El ruido de un motor había precedido a una lluvia de nieve que salpicó a Kens, proveniente de unas ruedas que trataban de frenar. Ella salió por un momento de su trance y se abalanzó a un lado, sobre el lateral de su propio coche; demasiado tarde para haberse salvado si el conductor del otro vehículo no hubiera tenido buenos reflejos.
Kens se quedó en el mismo sitio donde había caído, tras darse un fuerte golpe contra la chapa. No tuvo ya fuerzas para moverse, aunque alguien se le acercaba. Había oído abrirse la puerta del otro coche, y una figura sin rostro se recortaba sobre los faros que la habían deslumbrado.
—¿Está usted bien? —le había preguntado el desconocido.
Ella sólo consiguió responder:
—Necesito… que me lleve… a Brownton.
Nada más decir eso, se desmayó.
La garganta de Kens estaba seca. También en su sueño. Quizá por eso fue incapaz de gritar, aunque vio a un lobo negro aproximarse a la cuna de un bebé a través de los ojos de éste.
—Viene… viene… viene —masculló agitándose.
Incluso con los ojos cerrados, y más dormida que despierta, detectó un movimiento a su lado.
—¡Viene el lobo! —gritó por fin.
Sus ojos estaban muy abiertos ahora. El hombre no tuvo tiempo de reaccionar, antes de que Kens lo agarrara del cuello con su mano derecha, en un movimiento rápido como el ataque de una cobra.

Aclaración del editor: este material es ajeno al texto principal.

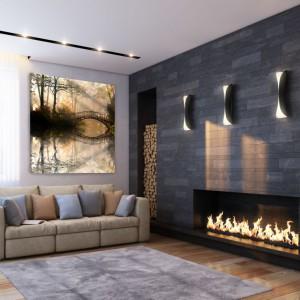 Obraz zaplanowano w ciekawym miejscu - pomiędzy oknem a ścianą z kominkiem. Świetlisty pejzaż w ciepłych barwach korespondujących z ogniem kominka to propozycja ze strony Demur. Fot. Demur.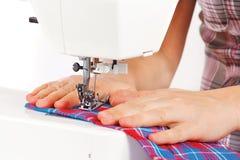 Mains d'une ouvrière couturière à la machine à coudre Photo stock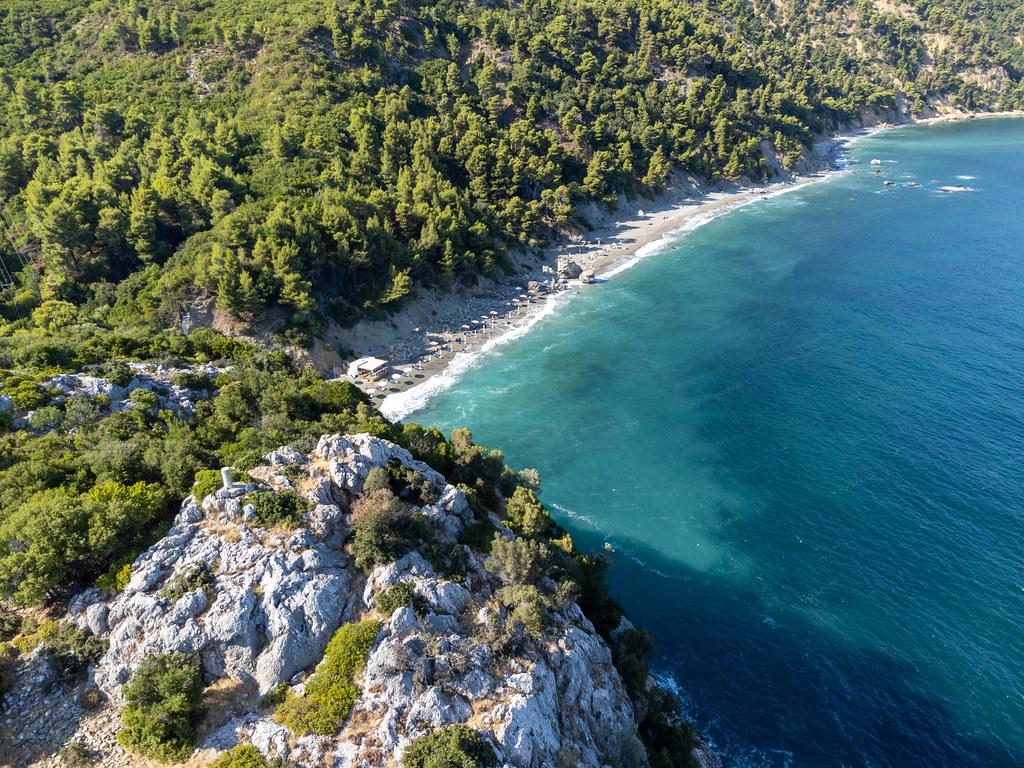Velanio Strand auf Skopelos mit dunklem Sand und türkisem Wasser. Luftbild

Varias cosas sucedieron entonces casi al mismo tiempo. Kens acabó de despertarse y percibió que estaba dentro de un coche viejo y maloliente, que no reconocía; y el conductor, al que tampoco reconocía, frenó para no perder el control del vehículo mientras se afanaba por seguir respirando.
—Si te mueves, te parto la tráquea —le dijo.
El coche se detuvo en medio de la carretera nevada, al mismo tiempo que el hombre asentía levemente con la cabeza.
—¿Quién coño eres tú, y qué hago yo aquí?
Kens aflojó la tenaza de su mano lo justo para permitirle responder.
A Ian le cogió totalmente por sorpresa la violenta reacción de ella, que un segundo antes estaba dormida. Sentía que el oxígeno llegaba a duras penas a sus pulmones, pero tuvo presencia de ánimo suficiente para improvisar una mentira:
—Me… llamo… Jack. Jack… Griffin y…
En ese momento Kens lo recordó todo: el ciervo que se cruzó en la carretera, el accidente, las luces, la figura de un hombre que le preguntó si estaba bien… Aun así, tardó un instante en liberar su cuello.
—Lo siento —dijo, cuando finalmente lo hizo.
Kens se había disculpado, pero no estaba arrepentida. Había hecho lo correcto, dadas las circunstancias. Él, por su parte, aún trataba de recuperarse del ataque. Se agarró el cuello con ambas manos, para asegurarse de que seguía intacto, y luego tosió un par de veces antes de hablar de nuevo. La voz le salió ronca de todos modos:
—¿Tratas siempre así a quien te salva la vida? ¡Maldita sea!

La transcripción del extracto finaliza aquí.